The restaurant boom is clearly over.
No longer are investors excited about any and every food stock, and you really can’t blame them when you look to recent price activity either. The space has been absolutely destroyed, and competition is taking its toll on a number of companies that used to be darlings of the market.
Take Buffalo Wild Wings BWLD as a great example of this trend. After an incredible run that saw shares of BWLD rise over $200/share, investors have seen an equally incredible trend in the past two years which has basically seen the company’s share price take a 50% haircut.

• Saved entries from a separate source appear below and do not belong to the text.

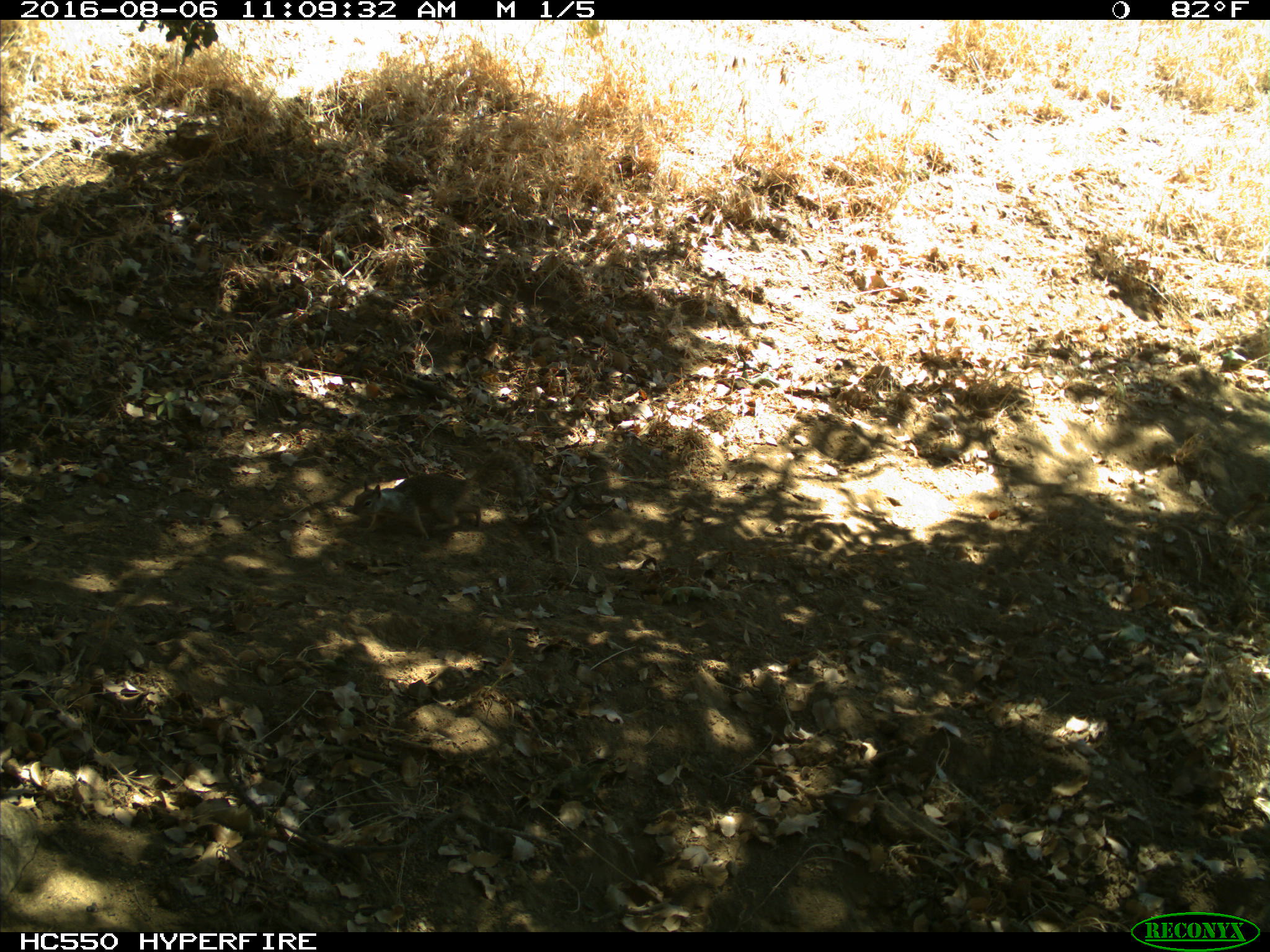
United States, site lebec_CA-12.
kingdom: Animalia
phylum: Chordata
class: Mammalia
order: Rodentia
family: Sciuridae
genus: Otospermophilus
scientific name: Otospermophilus beecheyi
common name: california ground squirrel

But with such a big drop, investors have to be wondering if the worst is over for BWLD, and if a turnaround could be at hand. Well, unfortunately for BWLD investors, the recent estimate trend suggests that more pain could be ahead for this restaurant company in the near-term.
Recent Earnings & Outlook
This prediction of sluggishness isn’t really that bold of a statement if we taking the starting point of the last earnings report for BWLD. The company wasn’t anywhere close to meeting earnings expectations, posting EPS of just 66 cents which is a far cry from the $1.01/share consensus estimate.
But if that wasn’t enough, analysts appear to be pretty bearish on the company’s near term prospects, as they have been slashing estimates for the coming quarter and year. In fact, in just the past two months, we have seen a double digit percentage decline in the consensus estimate for both the current quarter and the current year.
With figures like that and a brutal market in the restaurant industry, things aren’t looking good for BWLD right now. Which is why it shouldn’t be a surprise that we are not anticipating a big turnaround any time soon, and why we have given the stock a Zacks Rank #5 (Strong Sell) too.
If you do want to stay in the restaurant industry, then it might be time to look at McDonald’s ((MCD - Free Report) ). This company’s turnaround is going incredibly well, and the stock is a Zacks Rank #2 (Buy) right now too.
Plus, the most recent earnings report showed great growth and the potential for better figures in the future thanks to technological initiatives. This seems to be a much better choice for investors these days, at least when compared to BWLD and their current situation.